[ad_1]
The fundamental Retrieval-Augmented Era (RAG) pipeline makes use of an encoder mannequin to seek for related paperwork when given a question.
That is additionally known as semantic search as a result of the encoder transforms textual content right into a high-dimensional vector illustration (known as an embedding) through which semantically related texts are shut collectively.

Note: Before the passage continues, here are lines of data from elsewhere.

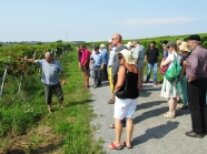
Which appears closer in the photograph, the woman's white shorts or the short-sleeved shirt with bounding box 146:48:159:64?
the woman's white shorts

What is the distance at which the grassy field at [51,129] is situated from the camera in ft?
27.6

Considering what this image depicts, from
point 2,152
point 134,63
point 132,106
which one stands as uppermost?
point 134,63

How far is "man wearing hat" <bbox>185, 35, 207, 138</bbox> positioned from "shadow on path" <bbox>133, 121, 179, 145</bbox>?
61 cm

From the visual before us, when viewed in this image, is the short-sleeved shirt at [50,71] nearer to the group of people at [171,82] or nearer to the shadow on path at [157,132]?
the group of people at [171,82]

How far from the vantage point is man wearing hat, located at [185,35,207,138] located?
8.34 meters

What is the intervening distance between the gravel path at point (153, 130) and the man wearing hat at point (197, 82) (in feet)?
0.99

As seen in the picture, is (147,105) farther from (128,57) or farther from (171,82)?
(128,57)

Earlier than we had Giant Language Fashions (LLMs) to create these vector embeddings, the BM25 algorithm was a very fashionable search algorithm. BM25 focuses on vital key phrases and appears for precise matches within the out there paperwork. This strategy is known as key phrase search.
If you wish to take your RAG pipeline to the following stage, you would possibly need to strive hybrid search. Hybrid search combines the advantages of key phrase search and semantic search to enhance search high quality.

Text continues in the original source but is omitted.